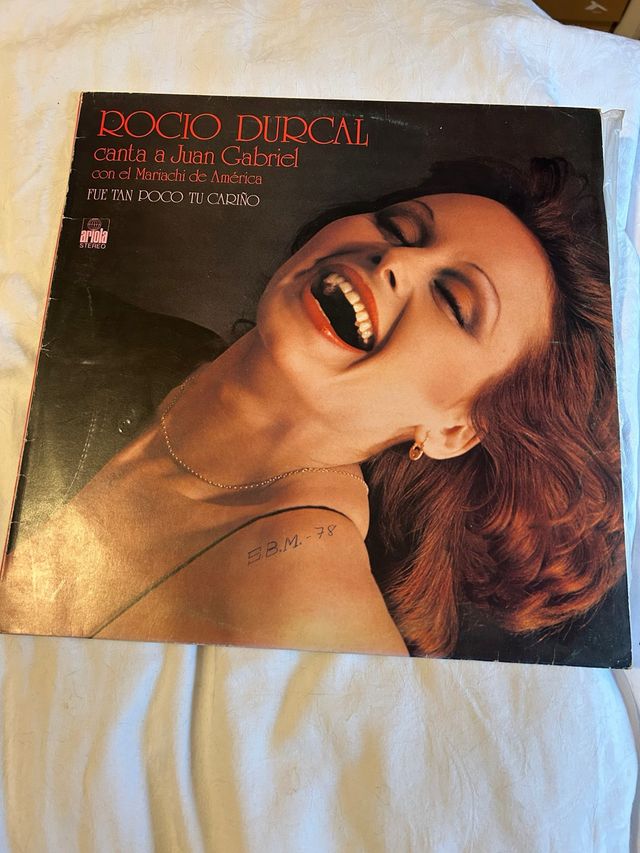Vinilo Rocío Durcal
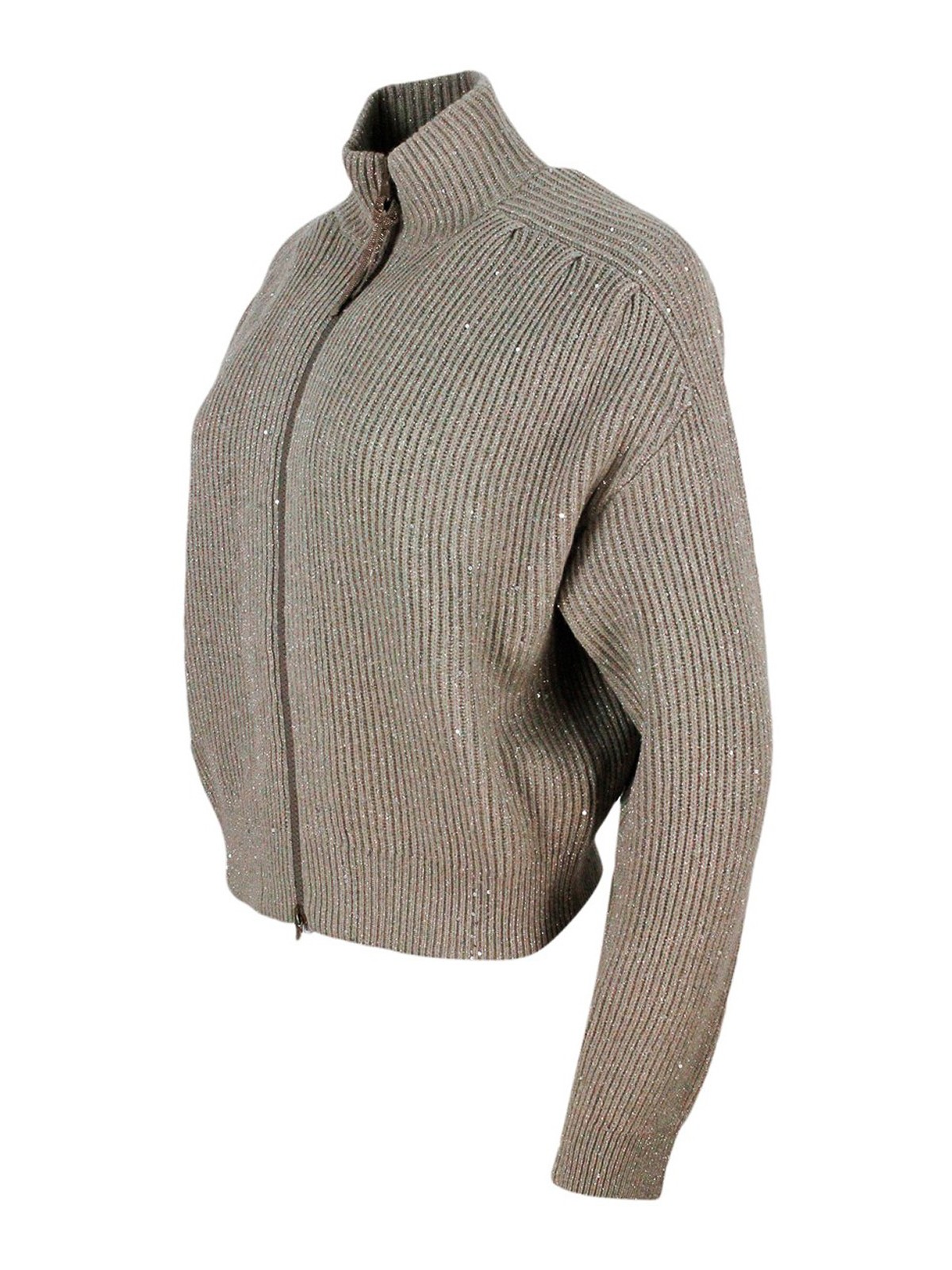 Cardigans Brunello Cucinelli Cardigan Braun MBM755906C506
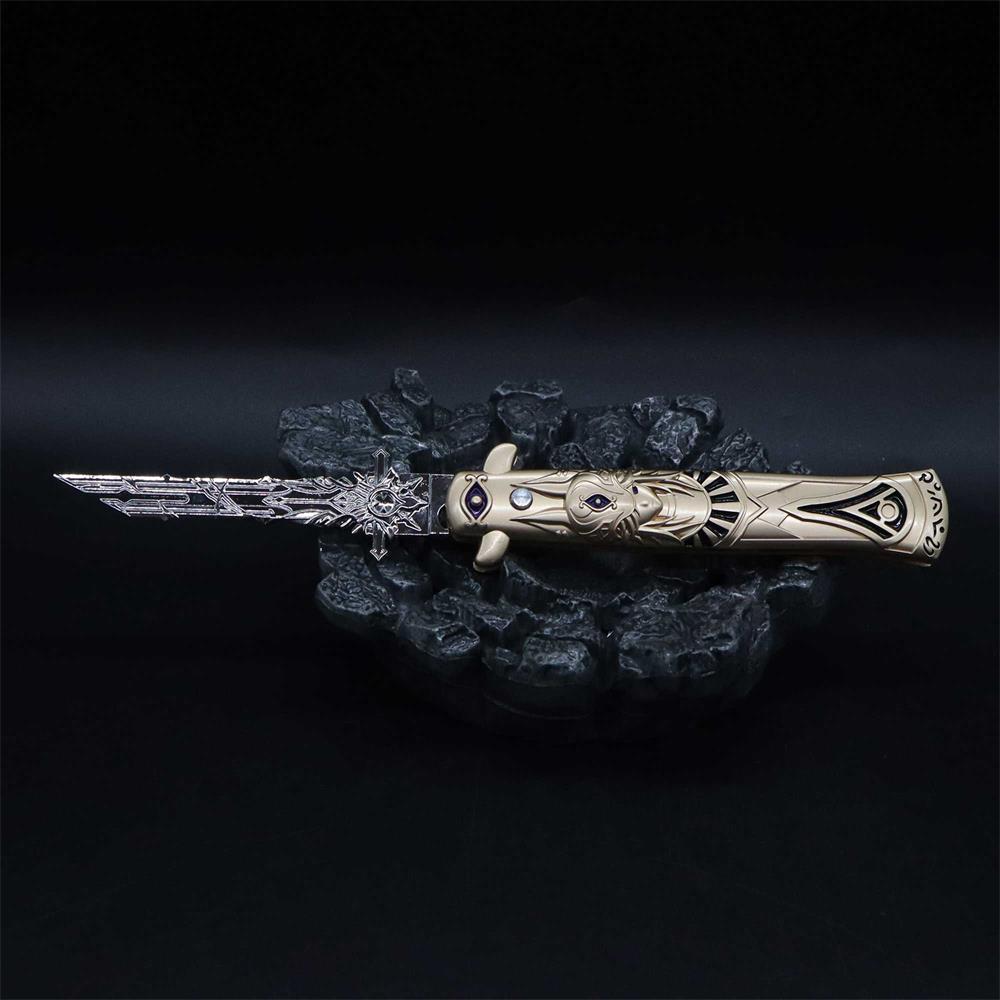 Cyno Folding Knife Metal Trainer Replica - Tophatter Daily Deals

··········

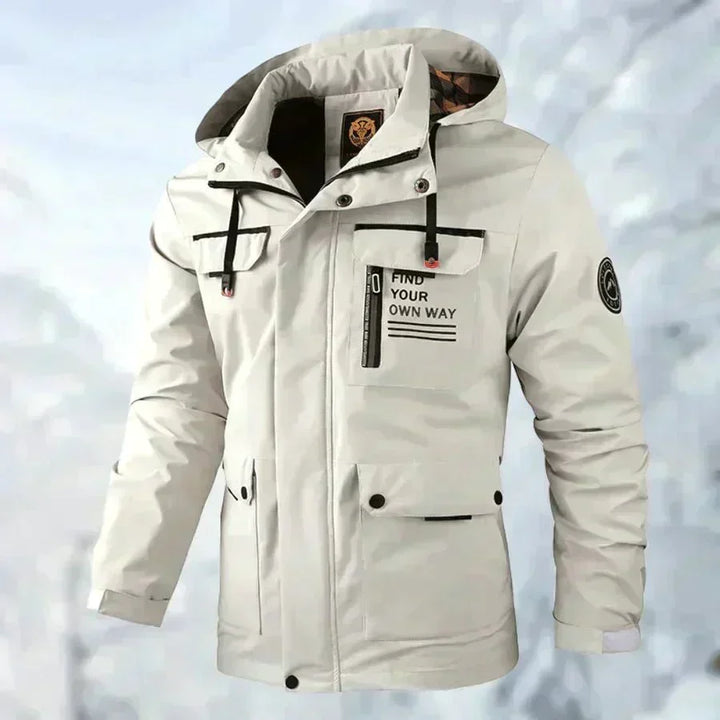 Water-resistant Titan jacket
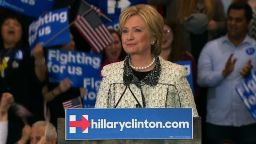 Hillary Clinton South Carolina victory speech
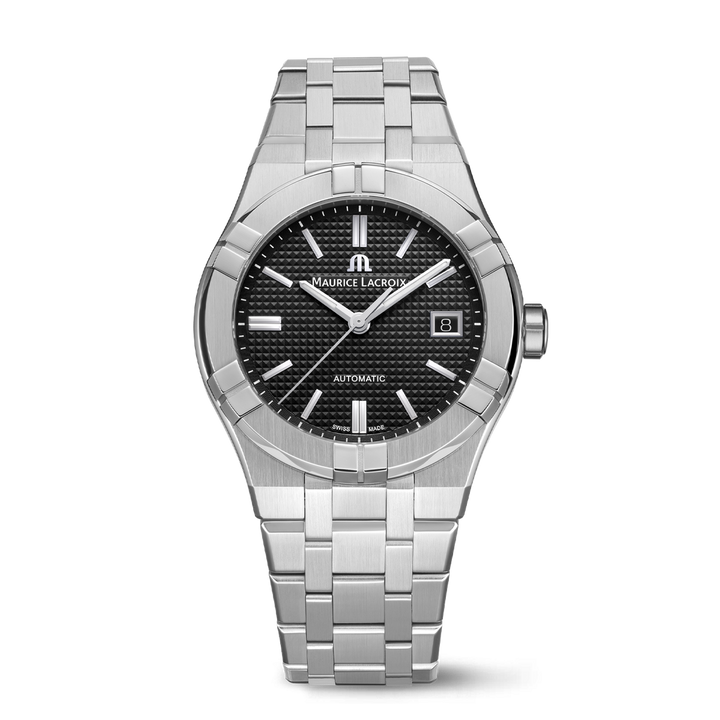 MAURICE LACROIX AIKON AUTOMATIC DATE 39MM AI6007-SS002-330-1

··········

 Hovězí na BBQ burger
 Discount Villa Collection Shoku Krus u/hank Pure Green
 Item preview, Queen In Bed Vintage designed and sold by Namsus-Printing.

··········

§ **EXERCISE PROMPT**:
Reproduce exactly, with no pictures, the lines above from the one holding "Vinilo Rocío Durcal" to the one holding "Cyno Folding Knife", inclusive.

§ **TASK SOLUTION**:
Vinilo Rocío Durcal
 Cardigans Brunello Cucinelli Cardigan Braun MBM755906C506
 Cyno Folding Knife Metal Trainer Replica - Tophatter Daily Deals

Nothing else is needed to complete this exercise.